Time with and without NTP on FC switches

I’ve been writing about troubleshooting issues for a while now and one of the things that is very difficult and most time consuming is correlating events between host systems, switches and storage arrays in the even of storage related errors. My advice has always been the same. Hook everything up to NTP systems, make sure that time and date settings, including time-zones and DST settings do fall within the drift values of the NTP client and that little nifty piece of software will make sure time is equal on all systems. (See below how to accomplish this.)
There are however some issues when this is not fully followed through and virtual switches are used.

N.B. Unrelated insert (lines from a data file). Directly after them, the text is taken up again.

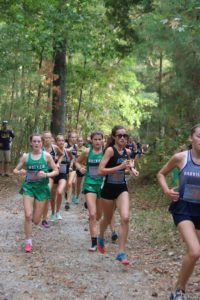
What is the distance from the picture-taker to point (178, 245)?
9.42 metres

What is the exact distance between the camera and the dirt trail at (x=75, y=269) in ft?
21.7

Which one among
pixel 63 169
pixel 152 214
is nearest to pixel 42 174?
pixel 63 169

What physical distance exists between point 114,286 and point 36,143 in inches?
131

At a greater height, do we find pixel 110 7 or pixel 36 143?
pixel 110 7

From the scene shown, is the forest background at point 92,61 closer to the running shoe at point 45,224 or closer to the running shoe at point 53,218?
the running shoe at point 53,218

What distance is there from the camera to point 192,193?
5973 millimetres

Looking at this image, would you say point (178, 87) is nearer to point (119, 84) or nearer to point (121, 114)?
point (119, 84)

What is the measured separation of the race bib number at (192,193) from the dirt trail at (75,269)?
4.53 feet

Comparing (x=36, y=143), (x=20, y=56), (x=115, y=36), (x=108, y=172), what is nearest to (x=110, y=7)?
(x=115, y=36)

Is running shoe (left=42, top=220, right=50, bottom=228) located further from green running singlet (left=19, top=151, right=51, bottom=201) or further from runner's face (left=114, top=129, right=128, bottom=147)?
runner's face (left=114, top=129, right=128, bottom=147)

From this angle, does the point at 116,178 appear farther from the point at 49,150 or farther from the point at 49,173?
the point at 49,150

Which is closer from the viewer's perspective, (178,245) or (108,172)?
(108,172)

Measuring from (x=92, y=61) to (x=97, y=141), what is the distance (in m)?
18.8

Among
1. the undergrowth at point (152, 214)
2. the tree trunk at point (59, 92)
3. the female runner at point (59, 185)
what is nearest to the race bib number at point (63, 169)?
the female runner at point (59, 185)
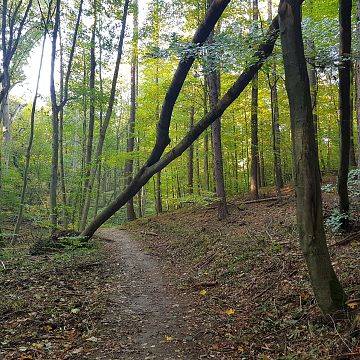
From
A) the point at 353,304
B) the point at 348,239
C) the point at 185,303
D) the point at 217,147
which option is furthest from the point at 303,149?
the point at 217,147

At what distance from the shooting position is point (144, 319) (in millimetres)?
6352

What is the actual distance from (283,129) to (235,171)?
5575 millimetres

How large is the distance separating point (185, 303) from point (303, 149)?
4.22 m

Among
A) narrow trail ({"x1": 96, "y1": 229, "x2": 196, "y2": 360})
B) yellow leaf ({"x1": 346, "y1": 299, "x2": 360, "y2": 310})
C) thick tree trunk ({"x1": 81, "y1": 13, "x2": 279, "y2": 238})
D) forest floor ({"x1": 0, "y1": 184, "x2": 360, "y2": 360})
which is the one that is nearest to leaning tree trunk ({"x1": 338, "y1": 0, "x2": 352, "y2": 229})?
thick tree trunk ({"x1": 81, "y1": 13, "x2": 279, "y2": 238})

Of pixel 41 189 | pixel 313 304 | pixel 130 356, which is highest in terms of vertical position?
pixel 41 189

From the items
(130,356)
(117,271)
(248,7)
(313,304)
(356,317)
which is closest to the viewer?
(356,317)

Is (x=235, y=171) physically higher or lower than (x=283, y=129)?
lower

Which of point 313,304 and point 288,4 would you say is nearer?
point 288,4

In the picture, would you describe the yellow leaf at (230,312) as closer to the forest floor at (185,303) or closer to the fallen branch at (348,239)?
the forest floor at (185,303)

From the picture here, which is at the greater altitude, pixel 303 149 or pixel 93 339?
pixel 303 149

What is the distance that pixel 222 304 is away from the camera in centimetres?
685

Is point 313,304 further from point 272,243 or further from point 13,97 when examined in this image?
point 13,97

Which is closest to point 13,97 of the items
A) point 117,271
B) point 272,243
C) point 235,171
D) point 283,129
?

The Brocade and Cisco switches will distribute time configuration settings through the fabric. The configuration of a principle switch and/or FCS switch will be send to all switches in each fabric. Let me make this clear !!! in each FABRIC. !!!!

The clock is however kept on the chassis. There is ONE NTP process or local system clock that keeps the time for the entire chassis. This means that if you have different settings on each virtual switch either pointing at different NTP servers or different time-zone settings or anything else that conflicts with reality you’re in for a problem and you will see very weird results.

As an example below check out the different chassis where different switches are principles and some switches are fabric principles and others are not. (pardon my drawing)

Fabric Blue spans chassis 1 and 2, fabric Orange on chassis 1 and 3, fabric Green on chassis 2 and Fabric Red on chassis 3. Only the Orange fabric via chassis 1 and the Blue fabric via chassis 2 are configured to look at the NTP server on top.

As you can see given the fact the role of fabric principle in addition to the fact some virtual switches are configured via LOCL the are many conflicts when time needs to be set. Each virtual switch can update the time, if it is fabric principle, and conflict with virtual switches on other chassis who are hooked up to NTP or not. These results will be totally unpredictable. Moreover eventlogs will be more or less useless when granularity is required such as in portlogdump, fabriclog and others.

In order to keep time consistency across all switches in all fabric do the following:

Configure 1 switch in the chassis to use an external NTP time-source. To make this easy use the defaults switch. Leave every other virtual switch in the chassis configure with LOCL.

The principle switches across each of the fabrics will make sure they use the chassis time and distribute this across the fabrics. Since those virtual switches have the same time as their local default switch also obtains the time from the same timeserver there will be no adjustment. In the above picture you can see that the purple fabric consists of 3 virtual switches all hooked up to the NTP server and as such determine the correct time for the entire chassis. The other virtual switches who are principle will pick up this time and distribute that to their peers.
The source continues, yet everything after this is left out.